Отплывая от пирса, он всегда надевал спасательный жилет, во-первых для проформы, а во— вторых, из-за утепления, которым он снабжал его на сыром утреннем воздухе. Однако поскольку когда, прибыв на место, он в шатком корпусе лодки вставал на ноги, чтобы закинуть свою блесну фирмы Хула-Поппер или Абу-Релфекс, жилет мешал его движениям, то он снимал его. Позже, когда солнце прогревало его и он не нуждался в свитере, он складывал его на скамье рядом с собой, а иногда, если было очень жарко, он даже сбрасывал футболку с шортами. Увидеть его в этой затоке никто не мог и от ощущения свободы быть под утренним солнцем в чем мать родила его дыхание учащалось.

***

— Я всё слышу, — крикнул он, чувствуя, как на шее набухают вены, как ярость поднимается в нем, словно нечто убитое, умершее, но теперь воскресшее. — Да как только язык поворачивается сказать такое ребенку о его родном отце, а?

Она не отвечала. Отступив в угол кухни, она молчала. Да и что она могла сказать, эта сука? Он же слышал, что она ляпнула. Задремав на раскладушке под лестницей, мучимый желанием опохмелиться, но не в силах встать, чтобы сделать это, он услыхал голоса из кухни — голоса её и сына. – Привык к этому, — сказала она. – Он же алкаш, отец твой. — Тут он, вскочив с кровати так будто внутри него что-то взорвалось, хватает её за плечи – всегда за плечи и никогда за лицо, она ведь сама так приучила его, — ну а Тилера как ветром сдуло – кинулся в дверь и след простыл. А она, с этой её гадко-стыдливой ухмылкой, своим сдавленным грудным голоском проворковала, — Так это же правда.
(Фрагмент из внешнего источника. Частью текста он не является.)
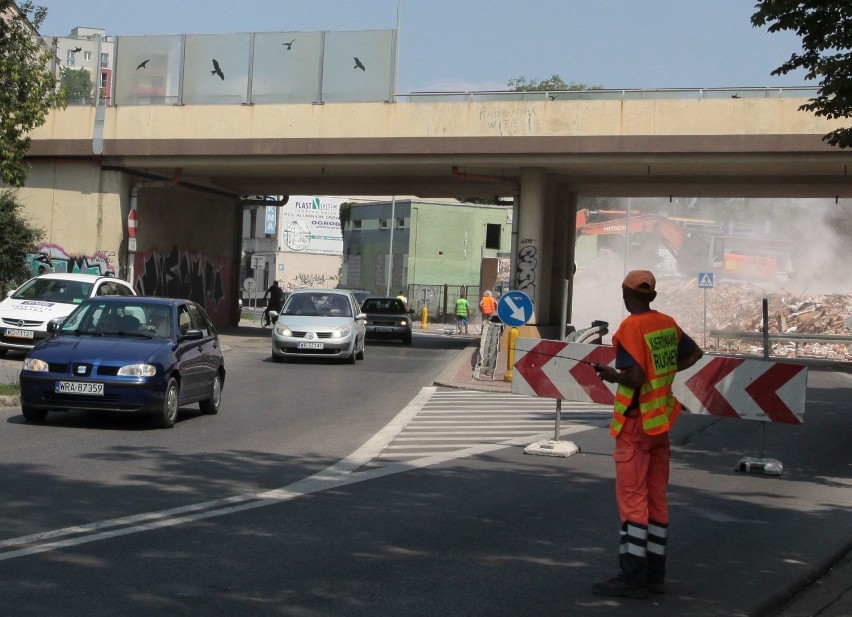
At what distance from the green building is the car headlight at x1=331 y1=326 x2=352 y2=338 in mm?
40801

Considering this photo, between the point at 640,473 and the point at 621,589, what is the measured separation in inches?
25.9

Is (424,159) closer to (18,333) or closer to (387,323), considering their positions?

— Чья бы мычала, ты ж сама бухая в хлам! — Она отпрянула от него с этой её гадкой ухмылкой, втянув голову в плечи. Ему хотелось крушить всё вокруг, пнуть эту гребаную кухонную плиту, сделать жене больно.

— У меня хотя бы есть работа, — ответила она.

— Да найду я работу, успокойся.

— А насчет Тилера что? Мы здесь уже две недели, а ты не провел с ним ни единой секунды времени, вообще нисколько, полный ноль. Ты даже ни разу не спустился к озеру. Каких-то полсотни метров, а ты не соизволил пройти их, чтобы сходить туда. — Тут она вышла из угла, лавируя словно матёрый боксер, сжав свои граненые кулачки, чтобы задать ему жёсткую трёпку.

Прошмыгнув мимо нее, он громко распахнул буфет и схватил первую попавшуюся бутылку. Это было дешевое виски Четыре розы, дерьмо, которое пила жена. Он налил пол стакана и осушил его назло жене. — Ненавижу водоёмы, лодки, берега, деревья. Ненавижу тебя.

Схватив свою сумочку, она ринулась к москитно-сетчатой двери и на полпути остановилась, замерев там на секунду с такой гримасой, словно укусила что-то гнилое. — Это чувство мне не чуждо, — сказала она и, грохнув дверью, вышла.

***

Он знал, что на своем пути к звёздному часу его ждет множество помех и препятствий, но сейчас о них старался не думать. Он старался не думать об отце, как и о матери, ровно так же, как он пытался отделаться от навязчивых воспоминаний о лысоголовых палочных человечках, запечатлённых на картинах из Африки, или о мясе в пластиковой упаковке — о том, как оно туда попало. Когда же ему всё же случалось подумать об отце, он вспоминал о дне под названием "Виски стало рекою".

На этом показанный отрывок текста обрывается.